Bien évidemment, Legault veut se départir des emplois à 18$ pour en créer de nouveau à 50$. Les futurs candidats de ces emplois qui n’existent pas encore auront-ils les compétences et les connaissances pour combler ces postes ou bien devront-ils retourner sur les bancs d’école, payer des droits de scolarités qui subventionneront éventuellement les futurs titulaires de ces postes dont nous ignorons s’ils existeront ou non et s’ils seront aussi payants qu’il nous le laisse croire?
Personne ne le sait, surtout pas Legault.
À moins bien évidemment que Legault mise sur les travailleurs immigrants, mais ça c’est un autre débat qui semble déjà perdu à la CAQ.
Le poids des mots est important et le choix des mots l’est tout autant. Legault devrait commencer à le comprendre après plus de six ans au pouvoir. Autant les journalistes que les spécialistes, sans oublier le citoyen lambda, scrutent ses promesses, ses réalisations, et ses excuses.

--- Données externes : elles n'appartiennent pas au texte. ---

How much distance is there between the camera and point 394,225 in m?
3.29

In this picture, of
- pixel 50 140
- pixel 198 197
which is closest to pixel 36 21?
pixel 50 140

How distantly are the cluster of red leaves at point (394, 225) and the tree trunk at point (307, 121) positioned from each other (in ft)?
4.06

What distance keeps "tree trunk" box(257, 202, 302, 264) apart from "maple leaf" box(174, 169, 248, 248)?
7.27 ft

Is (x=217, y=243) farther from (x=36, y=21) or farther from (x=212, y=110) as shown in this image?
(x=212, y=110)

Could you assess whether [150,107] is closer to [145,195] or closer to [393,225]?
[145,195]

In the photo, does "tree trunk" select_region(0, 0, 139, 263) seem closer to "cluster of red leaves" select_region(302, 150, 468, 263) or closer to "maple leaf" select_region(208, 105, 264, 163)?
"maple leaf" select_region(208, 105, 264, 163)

Donc, si vous habitez Montréal ou Québec, ne vous attendez pas à trouver des emplois payants. Si vous avez fait l’erreur de croire ses dernières promesses et que vous avez contracté une hypothèque ailleurs que dans les régions, eh bien ne vous attendez pas à avoir une «job payante». Inversement, si vous désirez déménager à Saint Clin-Clin-des-Mauls, vous allez devenir riche.
Ce n’est pas le préfet de cette région qui le dit. Ce ne sont ni le maire ni les employeurs qui le disent. C’est François Legault qui le promet, et nous devons le croire.

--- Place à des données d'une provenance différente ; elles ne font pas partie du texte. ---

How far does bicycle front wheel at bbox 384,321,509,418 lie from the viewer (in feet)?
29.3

De quels emplois parle-t-il? Nous ne le savons pas encore. Lui non plus. Il se défend bien évidemment en nous disant que le Québec et les régions n’arriveront à rien s’ils ne prennent pas des risques et si ne pouvons pas gérer les risques.
Tente-t-il de nous convaincre ou bien de justifier son lamentable échec avec Northvolt? À vous de choisir!
Les mairies, les partis d’opposition, les spécialistes et même France-Élaine Duranceau, sa ministre des Affaires municipales et de l’habitation sont unanimes sur l’incapacité des régions à satisfaire à la future demande.
Ces régions n’ont pas de logements et n’ont pas d’écoles. Elles n’ont ni les infrastructures ni les budgets, mais ce n’est pas grave puisque la pensée magique: c’est puissant!
C’est sûr que nous pouvons toujours faire la navette entre les centres urbains et les régions.
Mais, le temps passé dans votre véhicule, l’augmentation des gaz à effets de serre, l’augmentation des risques de collisions et d’accidents, les répercussions négatives que peut avoir sur votre couple le fait de vivre dans votre voiture, les problèmes de congestion, et ne pas valoriser ou mettre en place des structures pour faire profiter les résidants actuels de ces régions sont-ils pris en considération dans les calculs boiteux et improvisés de Legault?
Le merveilleux monde du travail semble totalement incompris par Legault.
Rappelons qu’en 2021, Legault disait à qui voulait bien l’entendre que la pandémie avait permis de démontrer que le télétravail était possible et représentait une opportunité pour le gouvernement d’offrir des emplois de qualité à toutes les régions.
Peut-être que les emplois payants dont il fait la promotion seront en Gaspésie et pourront être faits par les résidents de Kirkland ou de Westmount dans le confort de leur salon.
Telle une girouette qui tourne au gré du vent, la promesse de jours meilleurs pour nous tous n’est-elle pas uniquement une promesse électorale pour plaire à sa base militante en région?
Puisqu’il n’y a que nos plaques minéralogiques qui ont encore un peu de mémoire, soulignons qu’à quelques mois du scrutin de 2022, Legault ne cessait de marteler que les régions étaient l’un des chevaux de bataille pour les mois à venir.
Rien n’a changé dans les régions, si ce n’est que la chute de sa cote de popularité, et puisqu’il mise sur nos pertes de mémoire, pourquoi ne pas continuer de promettre les mêmes choses en ne changeant que la date du communiqué?
La majorité de la CAQ « passe par les régions », lançait François Legault le 24 septembre 2018, une semaine avant les élections.
Plus ça change, plus c’est pareil, et plus c’est pareil, moins que les choses changent!